Characterisation of Non-Archimedean Division Ring Norms

Theorem

Let $\struct {R, \norm {\,\cdot\,} }$ be a normed division ring with unity $1_R$.

Then $\norm {\,\cdot\,}$ is non-Archimedean if and only if:

$\forall n \in \N_{>0}: \norm {n \cdot 1_R} \le 1$

where:

$n \cdot 1_R = \underbrace {1_R + 1_R + \dotsb + 1_R}_{\text {$n$times} }$

Corollary 1

$\norm {\,\cdot\,}$ is non-Archimedean if and only if:

$\sup \set {\norm {n \cdot 1_R}: n \in \N_{> 0}} = 1$.

Corollary 2

Let $\sup \set {\norm {n \cdot 1_R}: n \in \N_{> 0} } = C < +\infty$.

Then $\norm {\,\cdot\,}$ is non-Archimedean and $C = 1$.

Corollary 3

$\norm {\,\cdot\,}$ is Archimedean if and only if:

$\sup \set {\norm {n \cdot 1_R}: n \in \N_{>0} } = +\infty$

Corollary 4

Let $R$ have characteristic $p > 0$.

Then $\norm {\,\cdot\,}$ is a non_Archimedean norm on $R$.

Corollary 5

If $\norm {\, \cdot \,}$ is non-Archimedean then:

$\sup \set {\norm {n \cdot 1_R}: n \in \Z} = 1$

where $n \cdot 1_R = \begin{cases} \underbrace {1_R + 1_R + \dots + 1_R}_{\text {$n$times} } & : n > 0 \\ 0 & : n = 0 \\ \\ -\underbrace {\paren {1_R + 1_R + \dots + 1_R} }_{\text {$-n$times} } & : n < 0 \\ \end{cases}$

Proof

Necessary Condition

Let $\norm {\,\cdot\,}$ be non-Archimedean.

Then by the definition of a non-Archimedean norm, for $n \in \N$:

 $\ds \forall n \in \N_{>0}: \,$ $\ds \norm {n \cdot 1_R}$ $=$ $\ds \norm {1_R + \dots + 1_R}$ ($n$ summands) $\ds$ $\le$ $\ds \max \set {\norm {1_R}, \ldots, \norm {1_R} }$ $\ds$ $=$ $\ds 1$ because $\norm {1_R} = 1$

$\Box$

Sufficient Condition

Let:

$\forall n \in \N_{>0}: \norm {n \cdot 1_R} \le 1$

Let $x, y \in R$.

Let $y = 0_R$ where $0_R$ is the zero of $R$.

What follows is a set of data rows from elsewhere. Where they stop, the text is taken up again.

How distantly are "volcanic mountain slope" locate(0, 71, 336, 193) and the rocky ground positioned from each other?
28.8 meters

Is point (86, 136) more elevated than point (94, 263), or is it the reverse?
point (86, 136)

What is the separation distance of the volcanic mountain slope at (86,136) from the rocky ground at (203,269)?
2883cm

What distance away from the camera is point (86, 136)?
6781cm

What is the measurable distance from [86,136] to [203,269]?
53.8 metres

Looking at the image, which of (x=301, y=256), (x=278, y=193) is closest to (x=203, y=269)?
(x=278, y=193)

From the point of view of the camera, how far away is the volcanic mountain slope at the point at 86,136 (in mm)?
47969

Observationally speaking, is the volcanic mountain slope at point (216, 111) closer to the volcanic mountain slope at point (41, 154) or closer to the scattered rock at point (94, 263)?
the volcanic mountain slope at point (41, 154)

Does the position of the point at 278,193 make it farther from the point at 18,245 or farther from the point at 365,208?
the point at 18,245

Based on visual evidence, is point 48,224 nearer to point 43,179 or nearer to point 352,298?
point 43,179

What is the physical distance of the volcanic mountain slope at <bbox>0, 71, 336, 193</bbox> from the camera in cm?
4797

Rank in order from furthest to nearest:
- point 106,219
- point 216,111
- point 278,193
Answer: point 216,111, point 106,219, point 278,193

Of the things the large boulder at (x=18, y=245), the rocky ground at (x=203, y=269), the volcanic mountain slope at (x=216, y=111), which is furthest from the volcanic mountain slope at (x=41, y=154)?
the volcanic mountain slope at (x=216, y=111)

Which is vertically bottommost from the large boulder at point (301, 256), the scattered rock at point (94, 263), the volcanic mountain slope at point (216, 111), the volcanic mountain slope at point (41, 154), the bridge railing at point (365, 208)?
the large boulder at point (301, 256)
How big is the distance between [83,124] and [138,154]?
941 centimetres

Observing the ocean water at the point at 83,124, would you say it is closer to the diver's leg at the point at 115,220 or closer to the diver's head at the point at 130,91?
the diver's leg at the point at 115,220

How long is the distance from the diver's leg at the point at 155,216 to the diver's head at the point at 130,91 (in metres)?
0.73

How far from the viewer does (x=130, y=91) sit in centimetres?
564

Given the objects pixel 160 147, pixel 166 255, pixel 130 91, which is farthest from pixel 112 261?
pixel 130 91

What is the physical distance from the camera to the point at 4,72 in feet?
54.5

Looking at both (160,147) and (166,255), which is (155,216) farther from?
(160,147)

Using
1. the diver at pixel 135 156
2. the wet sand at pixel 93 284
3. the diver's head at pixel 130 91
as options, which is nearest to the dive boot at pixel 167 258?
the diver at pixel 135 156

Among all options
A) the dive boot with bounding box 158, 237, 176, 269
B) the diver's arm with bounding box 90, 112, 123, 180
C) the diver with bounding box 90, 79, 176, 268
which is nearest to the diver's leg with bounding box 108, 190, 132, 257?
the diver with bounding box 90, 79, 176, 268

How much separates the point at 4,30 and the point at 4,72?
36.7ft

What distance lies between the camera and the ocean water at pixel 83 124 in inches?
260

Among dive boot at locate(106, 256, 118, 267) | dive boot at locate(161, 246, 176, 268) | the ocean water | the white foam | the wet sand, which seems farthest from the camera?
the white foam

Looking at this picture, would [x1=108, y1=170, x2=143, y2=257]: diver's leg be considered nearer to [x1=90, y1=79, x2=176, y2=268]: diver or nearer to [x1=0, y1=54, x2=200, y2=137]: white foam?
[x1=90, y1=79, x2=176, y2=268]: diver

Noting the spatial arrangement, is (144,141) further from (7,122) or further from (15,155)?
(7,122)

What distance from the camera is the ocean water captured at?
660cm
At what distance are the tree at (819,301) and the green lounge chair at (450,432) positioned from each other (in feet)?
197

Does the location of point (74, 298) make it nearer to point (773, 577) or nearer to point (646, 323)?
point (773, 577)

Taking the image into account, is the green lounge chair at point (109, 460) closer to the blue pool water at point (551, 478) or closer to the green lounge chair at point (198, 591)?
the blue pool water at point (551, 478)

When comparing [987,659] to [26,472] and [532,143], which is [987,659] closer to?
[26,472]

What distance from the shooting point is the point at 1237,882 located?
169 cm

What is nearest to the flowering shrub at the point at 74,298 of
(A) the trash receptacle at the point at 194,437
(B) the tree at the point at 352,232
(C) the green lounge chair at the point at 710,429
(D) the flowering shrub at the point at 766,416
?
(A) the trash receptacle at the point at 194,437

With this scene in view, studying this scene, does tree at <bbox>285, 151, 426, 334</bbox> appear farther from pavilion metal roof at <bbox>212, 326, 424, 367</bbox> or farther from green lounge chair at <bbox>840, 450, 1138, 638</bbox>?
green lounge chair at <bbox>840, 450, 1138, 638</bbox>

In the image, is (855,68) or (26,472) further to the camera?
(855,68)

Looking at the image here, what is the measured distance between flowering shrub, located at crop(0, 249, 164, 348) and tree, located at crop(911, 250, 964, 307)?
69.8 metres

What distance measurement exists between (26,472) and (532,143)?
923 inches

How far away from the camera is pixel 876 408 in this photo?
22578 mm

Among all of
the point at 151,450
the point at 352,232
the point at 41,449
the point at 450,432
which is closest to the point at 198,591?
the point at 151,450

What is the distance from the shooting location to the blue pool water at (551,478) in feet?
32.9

Then $\norm {x + y} = \norm x = \max \set {\norm x, 0} = \max \set {\norm x, \norm y}$

Lemma 1

Let $y \ne 0_R$ where $0_R$ is the zero of $R$.

Then:

$\norm {x + y} \le \max \set {\norm x, \norm y} \iff \norm {x y^{-1} + 1_R} \le \max \set {\norm {x y^{-1} }, 1}$

$\Box$

Hence to complete the proof it is sufficient to prove:

$\forall x \in R: \norm {x + 1_R} \le \max \set {\norm x, 1}$

For $n \in \N$:

 $\ds \norm {x + 1_R}^n$ $=$ $\ds \norm {\sum_{i \mathop = 0}^n \binom n i \cdot x^i}$ Binomial Theorem $\ds$ $\le$ $\ds \sum_{i \mathop = 0}^n \norm {\binom n i \cdot x^i}$ Norm Axiom $\text N 3$: Triangle Inequality $\ds$ $=$ $\ds \sum_{i \mathop = 0}^n \norm {\binom n i \cdot 1_R} \norm x^i$ Norm Axiom $\text N 2$: Multiplicativity $\ds$ $\le$ $\ds \sum_{i \mathop = 0}^n \norm x^i$ $\forall n \in \N_{>0}: \norm {n \cdot 1_R} \le 1$

Lemma 2

Then for all $i$, $0 \le i \le n$:

$\norm x^i \le \max \set {\norm x^n , 1}$

$\Box$

Hence

 $\ds \norm {x + 1_R}^n$ $\le$ $\ds \sum_{i \mathop = 0}^n \norm x^i$ continuing from above $\ds$ $\le$ $\ds \sum_{i \mathop = 0}^n \max \set {\norm x^n , 1}$ Lemma 2 $\ds$ $=$ $\ds \paren {n + 1} \max \set {\norm x^n , 1}$

Taking $n$th roots yields:

$\norm {x + 1_R} \le \paren {n + 1}^{1/n} \max \set {\norm x, 1}$

Lemma 3

Let $\sequence {x_n}$ be the real sequence defined as $x_n = \paren {n + 1}^{1/n}$, using exponentiation.

Then $\sequence {x_n}$ converges with a limit of $1$.

$\Box$

$\ds \lim_{n \mathop \to \infty} \paren {n + 1}^{1/n} \max \set {\norm x, 1} = \max \set {\norm x, 1}$
$\norm {x + 1_R} \le \max \set {\norm x, 1}$

The result follows.

$\blacksquare$